Aufgabenstellung = Bearbeite den Text über König Charles III.: Gib ihn von „Da saß der vierjährige" bis „Langeweile und Wehmut." wieder und ersetze dabei „Wehmut" durch „Melancholie".

Text =
_ _ _ _ _ _ _

Der britische König Charles III. (m) trifft sich mit Gästen nach einer Zeremonie zur Übergabe neuer Standarten und Fahnen an die Armee.

Am Samstag wird König Charles III. in der Londoner Kathedrale Westminster Abbey gekrönt. Wie er von einem schüchternen Jungen zum Staatsoberhaupt wurde.

Da saß der vierjährige Charles zurechtgemacht im weißen, mit Spitzen besetzten Hemd, das Haar brav gescheitelt, zwischen seiner Großmutter, Queen Mum, und seiner jungen Tante Prinzessin Margaret. Die geballte rechte Faust gegen seine Wange gedrückt, starrte er nach unten; der Gesichtsausdruck vermittelte eine Mischung aus Langeweile und Wehmut.

Das Foto, das diese Szene festgehalten hat, entstand während der Krönung von Elizabeth II. am 2. Juni 1953 in der Londoner Kathedrale Westminster Abbey. Charles, damals ein kleiner Junge, konnte wohl nur vage ahnen, dass er eines Tages seinerseits alle Phasen dieser Zeremonie durchleben würde, von der Salbung bis zur offiziellen Krönung mit der Edwardskrone.

_ _ _ _ _ _ _

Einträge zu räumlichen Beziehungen
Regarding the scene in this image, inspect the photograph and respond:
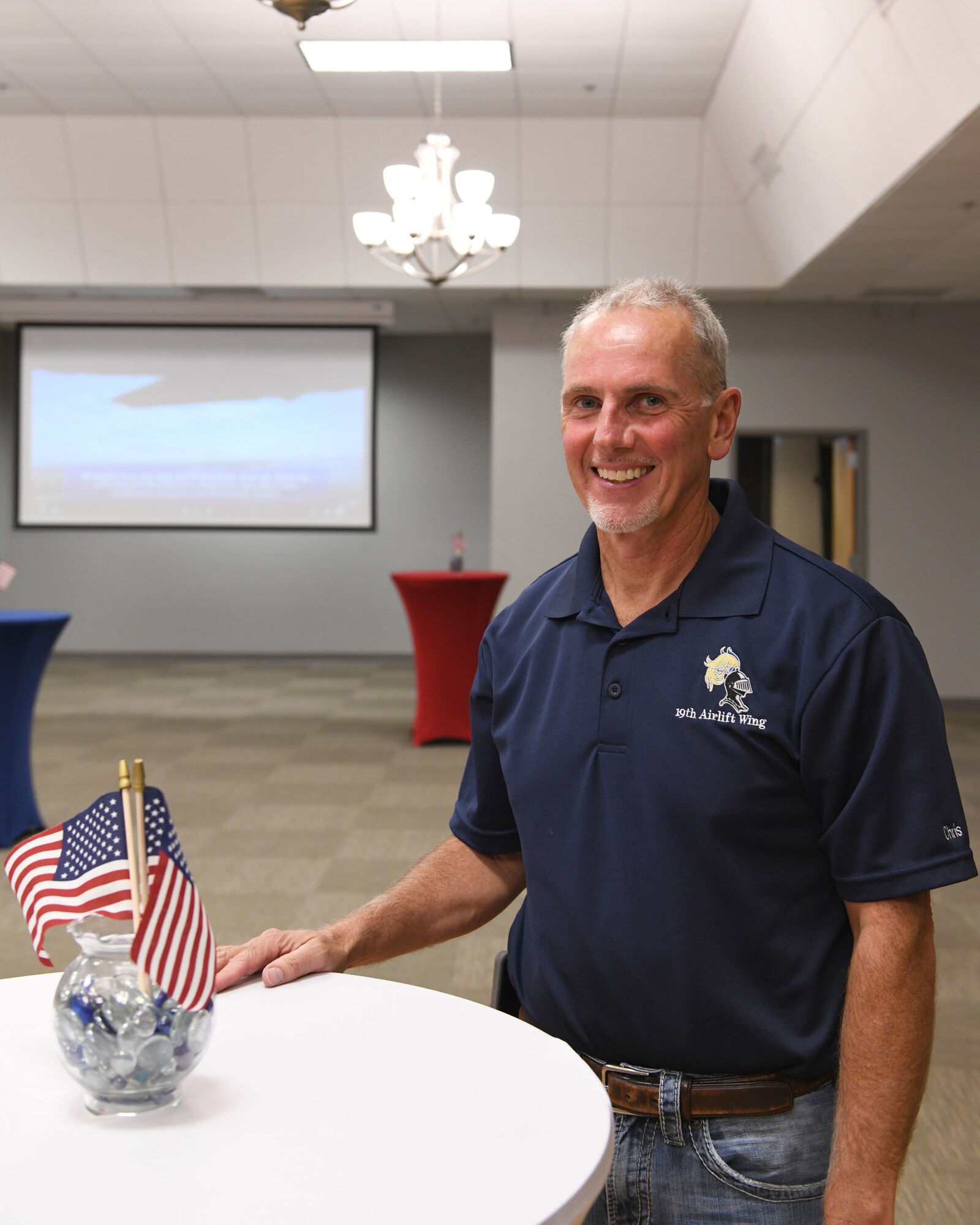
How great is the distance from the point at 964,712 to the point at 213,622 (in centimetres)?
765

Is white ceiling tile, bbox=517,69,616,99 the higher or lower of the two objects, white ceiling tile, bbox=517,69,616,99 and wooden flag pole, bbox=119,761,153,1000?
Result: the higher

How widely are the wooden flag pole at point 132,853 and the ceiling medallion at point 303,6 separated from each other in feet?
14.8

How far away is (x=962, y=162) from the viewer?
5.80 m

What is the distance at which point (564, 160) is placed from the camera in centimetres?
886

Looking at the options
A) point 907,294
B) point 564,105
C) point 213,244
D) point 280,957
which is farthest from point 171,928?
point 907,294

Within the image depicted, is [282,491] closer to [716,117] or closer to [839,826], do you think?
[716,117]

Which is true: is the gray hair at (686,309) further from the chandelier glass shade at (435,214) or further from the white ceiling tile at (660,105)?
the white ceiling tile at (660,105)

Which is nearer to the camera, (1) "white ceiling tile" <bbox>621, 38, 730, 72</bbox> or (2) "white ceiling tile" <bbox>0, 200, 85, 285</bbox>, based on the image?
(1) "white ceiling tile" <bbox>621, 38, 730, 72</bbox>

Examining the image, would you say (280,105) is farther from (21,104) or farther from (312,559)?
(312,559)

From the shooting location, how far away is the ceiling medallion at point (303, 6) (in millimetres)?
4707

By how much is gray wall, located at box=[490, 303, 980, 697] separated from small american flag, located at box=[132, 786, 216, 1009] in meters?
8.82

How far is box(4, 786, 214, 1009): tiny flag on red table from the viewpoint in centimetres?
99

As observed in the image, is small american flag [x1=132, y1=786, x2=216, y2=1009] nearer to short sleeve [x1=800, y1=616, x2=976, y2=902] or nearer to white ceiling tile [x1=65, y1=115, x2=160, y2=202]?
short sleeve [x1=800, y1=616, x2=976, y2=902]

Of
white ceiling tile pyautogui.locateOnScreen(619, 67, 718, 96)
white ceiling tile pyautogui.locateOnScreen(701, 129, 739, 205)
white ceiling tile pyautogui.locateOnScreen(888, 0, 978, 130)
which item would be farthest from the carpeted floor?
white ceiling tile pyautogui.locateOnScreen(619, 67, 718, 96)
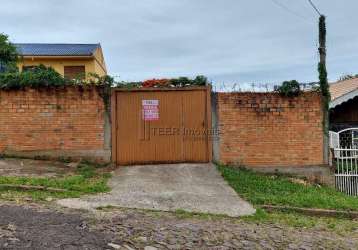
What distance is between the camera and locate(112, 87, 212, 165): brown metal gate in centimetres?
1129

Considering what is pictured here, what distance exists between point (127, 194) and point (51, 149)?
388 centimetres

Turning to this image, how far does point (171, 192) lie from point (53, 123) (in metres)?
4.35

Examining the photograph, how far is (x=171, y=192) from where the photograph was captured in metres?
8.44

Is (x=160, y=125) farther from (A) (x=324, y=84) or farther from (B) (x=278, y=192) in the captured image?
(A) (x=324, y=84)

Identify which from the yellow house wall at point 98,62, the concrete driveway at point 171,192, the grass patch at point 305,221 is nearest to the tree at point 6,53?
the yellow house wall at point 98,62

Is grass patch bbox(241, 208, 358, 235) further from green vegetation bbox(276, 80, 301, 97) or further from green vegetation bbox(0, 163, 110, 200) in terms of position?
green vegetation bbox(276, 80, 301, 97)

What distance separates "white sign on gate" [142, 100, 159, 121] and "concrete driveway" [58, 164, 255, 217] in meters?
1.24

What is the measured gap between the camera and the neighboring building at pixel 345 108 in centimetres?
1434

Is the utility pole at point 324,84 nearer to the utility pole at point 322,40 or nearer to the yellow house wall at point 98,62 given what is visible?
the utility pole at point 322,40

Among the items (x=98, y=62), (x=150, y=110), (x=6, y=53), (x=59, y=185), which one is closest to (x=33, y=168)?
(x=59, y=185)

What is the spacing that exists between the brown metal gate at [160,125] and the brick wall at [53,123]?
0.54 m

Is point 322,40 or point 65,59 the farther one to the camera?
point 65,59

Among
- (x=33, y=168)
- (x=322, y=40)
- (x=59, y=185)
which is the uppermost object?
(x=322, y=40)

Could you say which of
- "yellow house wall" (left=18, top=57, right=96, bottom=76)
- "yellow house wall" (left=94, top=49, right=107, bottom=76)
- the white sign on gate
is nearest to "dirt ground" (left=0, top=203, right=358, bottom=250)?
the white sign on gate
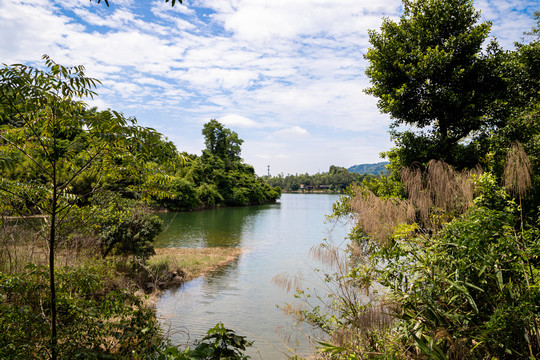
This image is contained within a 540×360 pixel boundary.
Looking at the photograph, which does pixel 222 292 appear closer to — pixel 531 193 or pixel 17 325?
pixel 17 325

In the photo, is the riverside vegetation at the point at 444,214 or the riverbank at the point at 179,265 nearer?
the riverside vegetation at the point at 444,214

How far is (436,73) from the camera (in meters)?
10.1

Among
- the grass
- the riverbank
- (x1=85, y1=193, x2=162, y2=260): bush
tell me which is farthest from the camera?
the grass

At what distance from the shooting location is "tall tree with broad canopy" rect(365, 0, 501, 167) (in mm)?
10023

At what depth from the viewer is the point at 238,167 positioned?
227ft

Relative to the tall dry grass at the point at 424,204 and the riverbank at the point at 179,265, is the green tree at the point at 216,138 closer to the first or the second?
the riverbank at the point at 179,265

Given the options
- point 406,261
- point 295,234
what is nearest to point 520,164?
point 406,261

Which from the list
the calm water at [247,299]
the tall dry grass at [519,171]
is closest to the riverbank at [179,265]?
the calm water at [247,299]

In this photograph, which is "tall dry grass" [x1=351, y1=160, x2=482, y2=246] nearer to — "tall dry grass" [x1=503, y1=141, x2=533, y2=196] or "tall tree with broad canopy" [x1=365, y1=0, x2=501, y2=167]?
"tall dry grass" [x1=503, y1=141, x2=533, y2=196]

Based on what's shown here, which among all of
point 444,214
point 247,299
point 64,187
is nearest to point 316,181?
point 247,299

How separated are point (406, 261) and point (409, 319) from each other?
816 mm

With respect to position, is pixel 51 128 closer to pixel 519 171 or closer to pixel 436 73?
pixel 519 171

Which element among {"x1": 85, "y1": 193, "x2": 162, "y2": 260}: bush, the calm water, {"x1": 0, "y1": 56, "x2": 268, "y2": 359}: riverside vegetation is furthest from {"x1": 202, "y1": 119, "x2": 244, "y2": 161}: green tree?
{"x1": 0, "y1": 56, "x2": 268, "y2": 359}: riverside vegetation

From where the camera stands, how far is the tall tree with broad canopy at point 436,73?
1002 centimetres
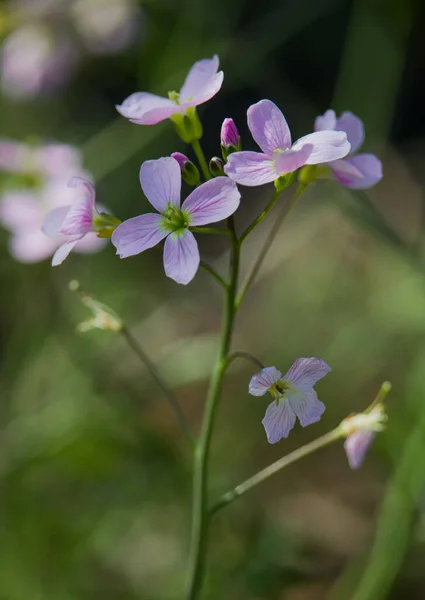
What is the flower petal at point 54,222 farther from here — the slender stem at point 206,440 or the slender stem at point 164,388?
the slender stem at point 206,440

_ _ _ _ _ _ _

Antwort =
Da saß der vierjährige Charles zurechtgemacht im weißen, mit Spitzen besetzten Hemd, das Haar brav gescheitelt, zwischen seiner Großmutter, Queen Mum, und seiner jungen Tante Prinzessin Margaret. Die geballte rechte Faust gegen seine Wange gedrückt, starrte er nach unten; der Gesichtsausdruck vermittelte eine Mischung aus Langeweile und Melancholie.